The new STED technique enables deep-tissue imaging, reveals subcellular dynamics of neurons.
А new microscopy technique that can acquire 3D super-resolution images of subcellular structures from about 100 microns deep inside biological tissue, including the brain, has been developed. That method could help reveal subtle changes that occur in neurons over time, during learning, or an as a result of the disease.
The new approach is an extension of stimulated emission depletion (STED) microscopy, which means that it achieves nanoscale resolution by overcoming the traditional diffraction limit of optical microscopes.

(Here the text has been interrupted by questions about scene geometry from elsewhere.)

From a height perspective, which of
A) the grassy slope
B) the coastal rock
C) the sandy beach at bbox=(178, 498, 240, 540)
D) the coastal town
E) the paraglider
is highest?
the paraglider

In Optica, The Optical Society’s (OSA) journal for high impact research, the researchers describe how they used their new STED microscope to image, in super-resolution, the 3D structure of dendritic spines deep inside the brain of a living mouse – dendric spines are tiny protrusions on the dendritic branches of neurons, which receive synaptic inputs from neighbouring neurons. They play a crucial role in neuronal activity.
The leader of their research team says that their microscope is the first instrument in the world to achieve 3D STED super-resolution deep inside a living animal.

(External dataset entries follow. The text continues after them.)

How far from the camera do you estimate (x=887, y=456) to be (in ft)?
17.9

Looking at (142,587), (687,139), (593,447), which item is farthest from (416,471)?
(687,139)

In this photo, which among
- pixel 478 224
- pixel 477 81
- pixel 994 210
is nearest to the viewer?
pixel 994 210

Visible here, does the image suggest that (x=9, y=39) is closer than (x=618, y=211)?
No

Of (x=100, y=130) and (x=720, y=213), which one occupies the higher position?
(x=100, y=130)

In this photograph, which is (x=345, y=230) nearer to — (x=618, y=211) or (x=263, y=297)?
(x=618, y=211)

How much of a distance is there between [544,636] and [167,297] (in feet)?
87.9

Conventional STED microscopy is usually used to image cultured cell specimens. They use the technique to image thick tissue or living animals which is quite a challenge, especially when the super-resolution benefits of STED are extended to the third dimension for 3D-STED. This limitation happens due to the fact that thick and optically dense tissue prevents light from penetrating deeply and from focusing properly, thus impairing the super-resolution capabilities of the STED microscope.

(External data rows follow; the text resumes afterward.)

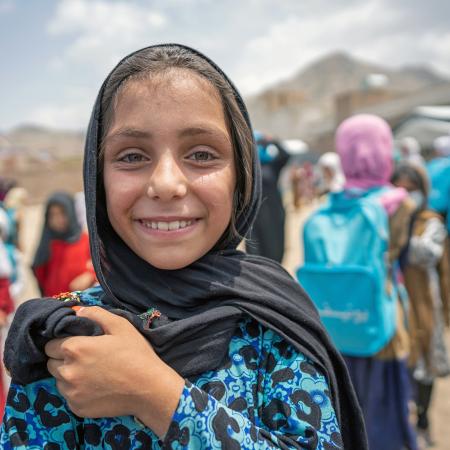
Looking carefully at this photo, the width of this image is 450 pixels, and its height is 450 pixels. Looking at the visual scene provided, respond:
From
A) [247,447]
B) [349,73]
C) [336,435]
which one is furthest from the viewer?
[349,73]

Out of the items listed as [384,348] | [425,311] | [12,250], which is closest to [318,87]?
[12,250]

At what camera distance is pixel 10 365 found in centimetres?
88

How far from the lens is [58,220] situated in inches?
163

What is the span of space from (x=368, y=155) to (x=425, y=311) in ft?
4.07

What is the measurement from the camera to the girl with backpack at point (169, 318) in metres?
0.81

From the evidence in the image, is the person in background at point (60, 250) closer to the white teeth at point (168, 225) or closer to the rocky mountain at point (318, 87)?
the white teeth at point (168, 225)

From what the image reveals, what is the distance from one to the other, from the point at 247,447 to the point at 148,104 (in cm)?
65

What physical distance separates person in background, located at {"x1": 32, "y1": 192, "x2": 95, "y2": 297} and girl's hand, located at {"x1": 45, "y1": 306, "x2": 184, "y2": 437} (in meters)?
3.12

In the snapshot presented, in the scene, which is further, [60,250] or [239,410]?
[60,250]

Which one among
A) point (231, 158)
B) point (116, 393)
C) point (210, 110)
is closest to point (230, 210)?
point (231, 158)

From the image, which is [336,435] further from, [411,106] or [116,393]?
[411,106]

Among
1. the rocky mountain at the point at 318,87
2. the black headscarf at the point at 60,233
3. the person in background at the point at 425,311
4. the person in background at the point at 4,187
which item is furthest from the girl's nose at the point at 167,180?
Answer: the rocky mountain at the point at 318,87

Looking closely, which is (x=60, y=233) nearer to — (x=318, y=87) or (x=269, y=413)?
(x=269, y=413)

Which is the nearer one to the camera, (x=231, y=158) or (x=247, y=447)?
(x=247, y=447)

To get over this, the researchers combined STED microscopy with two-photon excitation (2PE) and adaptive optics. They also added adaptive optics to their system. They claim:
“The use of adaptive optics corrects distortions to the shape of light, i.e., the optical aberrations, that arise when imaging in and through tissue.”
During imaging, the adaptive element modifies the light wavefront in the exact opposite way that the tissue in the specimen does and the aberrations from it. The aberrations from the adaptive element, therefore, cancel out the aberrations from the tissue, creating ideal imaging conditions that allow the STED super-resolution capabilities to be recovered in all three dimensions.
The researchers tested their 3D-2PE-STED technique by first imaging well-characterized structures in cultured cells on a coverslip, which resolved volumes more than 10 times smaller.
They made some tests, after which, they used their 3D-2PE-STED microscope to image the brain of a living mouse. They zoomed in on part of a dendrite and resolved the 3D structure of individual spines. They then imaged the same area two days later and showed that the spine structure had indeed changed during this time. No changes were observed, but the researchers will study this further. Velasco claims
“Dendritic spines are so small that without super-resolution it is difficult to visualize their exact 3D shape, let alone any changes to this shape over time, 3D-2PE-STED now provides the means to observe these changes and to do so not only in the superficial layers of the brain but also deeper inside, where more of the interesting connections happen.”